◆ **QUOTED PASSAGE**
--------

Concatenating a gridded rainfall reanalysis dataset into a time series#

General Preprocessing Standard Python

license render review

binder binder

RoHub doi

Context#

Purpose#

To load and extract a region of interest from a gridded rainfall reanalysis dataset, and concatenate into a time series using the Iris package.

Preprocessing description#

Time series data allows us to carry out a wide range of analyses including but not limited to trend, seasonality, anomaly detection and causality. As most of the climatological datasets are gridded, we provide a general tool to preprocess them into time series. The example global dataset from NCEP/NCAR reanalysis has a fairly low resolution (T62 Gaussian grid or approximately 1.9 * 1.9 degrees lat/long) which allows easy execution. It is openly available with a variety of atmospheric variables at near surface levels in daily and monthly frequencies as well as long-term monthly mean in NetCDF format, which is described in and can be obtained from the NOAA Physical Sciences Laboratory.

This notebook uses a single sample data file for global daily precipitation rate (monthly mean) included with the notebook.

--------

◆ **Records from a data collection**

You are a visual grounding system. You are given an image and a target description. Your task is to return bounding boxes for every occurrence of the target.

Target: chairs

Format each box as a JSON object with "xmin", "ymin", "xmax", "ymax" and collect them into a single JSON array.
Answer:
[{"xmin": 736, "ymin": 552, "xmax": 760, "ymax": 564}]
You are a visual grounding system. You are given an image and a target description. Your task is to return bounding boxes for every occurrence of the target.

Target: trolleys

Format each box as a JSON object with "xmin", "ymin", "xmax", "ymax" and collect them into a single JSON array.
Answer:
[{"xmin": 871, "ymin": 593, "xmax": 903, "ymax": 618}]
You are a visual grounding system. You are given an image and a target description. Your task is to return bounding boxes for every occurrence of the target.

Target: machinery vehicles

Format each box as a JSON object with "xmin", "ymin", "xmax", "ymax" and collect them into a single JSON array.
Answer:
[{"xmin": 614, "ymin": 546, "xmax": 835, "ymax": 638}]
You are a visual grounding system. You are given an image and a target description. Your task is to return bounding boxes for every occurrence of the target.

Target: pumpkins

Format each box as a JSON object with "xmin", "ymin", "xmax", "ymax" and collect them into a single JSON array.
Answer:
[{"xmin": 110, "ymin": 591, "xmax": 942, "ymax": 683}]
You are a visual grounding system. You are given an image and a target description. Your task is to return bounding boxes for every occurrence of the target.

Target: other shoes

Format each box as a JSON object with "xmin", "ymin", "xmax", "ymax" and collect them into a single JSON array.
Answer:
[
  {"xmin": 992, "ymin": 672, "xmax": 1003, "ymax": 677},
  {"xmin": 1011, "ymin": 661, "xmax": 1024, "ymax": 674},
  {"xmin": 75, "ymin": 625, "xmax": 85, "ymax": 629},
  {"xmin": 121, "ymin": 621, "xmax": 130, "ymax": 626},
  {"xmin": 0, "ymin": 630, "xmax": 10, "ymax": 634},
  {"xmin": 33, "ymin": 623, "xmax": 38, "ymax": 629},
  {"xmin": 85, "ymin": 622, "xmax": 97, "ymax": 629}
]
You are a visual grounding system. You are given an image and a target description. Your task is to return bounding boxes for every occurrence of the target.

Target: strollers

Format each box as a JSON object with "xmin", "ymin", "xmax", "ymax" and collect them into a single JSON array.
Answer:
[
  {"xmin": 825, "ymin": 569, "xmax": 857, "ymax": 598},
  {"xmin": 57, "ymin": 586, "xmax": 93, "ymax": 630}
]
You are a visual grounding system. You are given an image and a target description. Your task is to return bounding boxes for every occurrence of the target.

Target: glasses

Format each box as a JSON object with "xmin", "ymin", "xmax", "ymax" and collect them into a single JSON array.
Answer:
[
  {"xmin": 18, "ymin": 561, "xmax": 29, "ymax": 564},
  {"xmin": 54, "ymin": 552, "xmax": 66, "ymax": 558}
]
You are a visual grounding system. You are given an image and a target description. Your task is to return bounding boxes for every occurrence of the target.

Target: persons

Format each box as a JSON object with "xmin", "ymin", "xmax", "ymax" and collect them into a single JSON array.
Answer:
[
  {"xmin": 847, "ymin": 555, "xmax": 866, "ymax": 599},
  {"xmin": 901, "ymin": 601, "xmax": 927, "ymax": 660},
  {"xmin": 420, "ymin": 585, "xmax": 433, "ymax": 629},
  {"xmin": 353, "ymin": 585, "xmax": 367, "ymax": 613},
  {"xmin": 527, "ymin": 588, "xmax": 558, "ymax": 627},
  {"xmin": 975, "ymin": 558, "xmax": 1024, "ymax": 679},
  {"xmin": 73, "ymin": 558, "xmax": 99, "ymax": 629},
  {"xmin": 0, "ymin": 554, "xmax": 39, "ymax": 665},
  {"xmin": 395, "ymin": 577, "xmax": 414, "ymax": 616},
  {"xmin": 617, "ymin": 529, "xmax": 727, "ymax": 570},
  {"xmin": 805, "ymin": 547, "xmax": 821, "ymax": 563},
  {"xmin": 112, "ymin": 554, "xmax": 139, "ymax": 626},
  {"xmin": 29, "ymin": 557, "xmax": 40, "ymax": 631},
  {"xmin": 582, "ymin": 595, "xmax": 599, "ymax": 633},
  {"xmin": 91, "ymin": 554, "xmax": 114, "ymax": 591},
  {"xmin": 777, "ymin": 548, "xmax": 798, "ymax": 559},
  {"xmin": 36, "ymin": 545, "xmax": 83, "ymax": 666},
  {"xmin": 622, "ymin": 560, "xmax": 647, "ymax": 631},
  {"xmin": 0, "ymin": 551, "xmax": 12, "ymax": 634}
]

--------

◆ **WRITTEN TASK 1**
List every type of analysis that the rainfall time series page says time series data allows.
◆ **WRITTEN TASK 2**
Pick up the rainfall time series page after its last sentence and carry it forward.

◆ **EXERCISE ANSWER 1**
trend, seasonality, anomaly detection, causality

◆ **EXERCISE ANSWER 2**
Highlights#

  • Data for the entire globe is loaded and plotted using Iris

  • Seasonal means are created by aggregating the data

  • The Indonesian Borneo region is extracted and plotted

  • The area-averaged time series for Indonesian Borneo region is created

  • A particular season and timeframe are extracted from the time series

Contributions#

Notebook#

  • Timothy Lam (author), University of Exeter, @timo0thy

  • Marlene Kretschmer (author), University of Reading, @MarleneKretschmer

  • Samantha Adams (author), Met Office Informatics Lab, @svadams

  • Rachel Prudden (author), Met Office Informatics Lab, @RPrudden

  • Elena Saggioro (author), University of Reading, @ESaggioro

  • Nick Homer (reviewer), University of Edinburgh, @NHomer

  • Alejandro Coca-Castro (reviewer), The Alan Turing Institute, @acocac

Dataset originator/creator#

  • NOAA National Center for Environmental Prediction (creator)

Dataset authors#

  • Eugenia Kalnay, Director, NCEP Environmental Modeling Center

Dataset documentation#

Pipeline documentation#

Note

NCEP-NCAR Reanalysis 1 data provided by the NOAA PSL, Boulder, Colorado, USA, from their website at https://psl.noaa.gov

Load libraries#

Hide code cell source
import os
import iris
import iris.quickplot as qplt
import iris.coord_categorisation as coord_cat

import cf_units
import nc_time_axis

import matplotlib.pyplot as plt

import urllib.request

import holoviews as hv
import geoviews as gv

import warnings
warnings.filterwarnings(action='ignore')

%matplotlib inline
hv.extension('bokeh')

Set project structure#

notebook_folder = './notebook'
if not os.path.exists(notebook_folder):
    os.makedirs(notebook_folder)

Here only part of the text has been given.